>> begin Records for the task
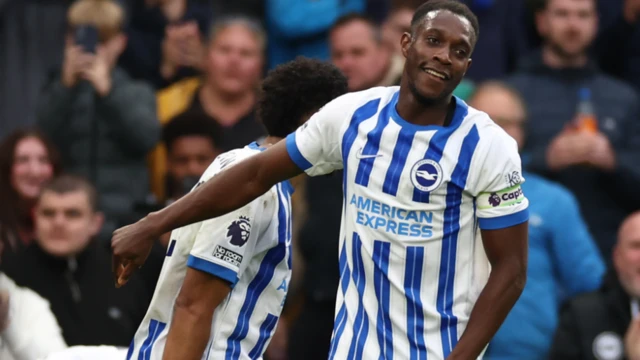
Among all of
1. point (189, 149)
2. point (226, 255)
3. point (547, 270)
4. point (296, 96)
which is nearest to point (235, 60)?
point (189, 149)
>> end Records for the task
Rewrite all of the entries with "nearest" substituted by "closest", leaving everything else unchanged and omitting the pictures.

Among all of
1. point (189, 149)
2. point (226, 255)
3. point (547, 270)
4. point (296, 96)
which is closest to point (235, 60)?
point (189, 149)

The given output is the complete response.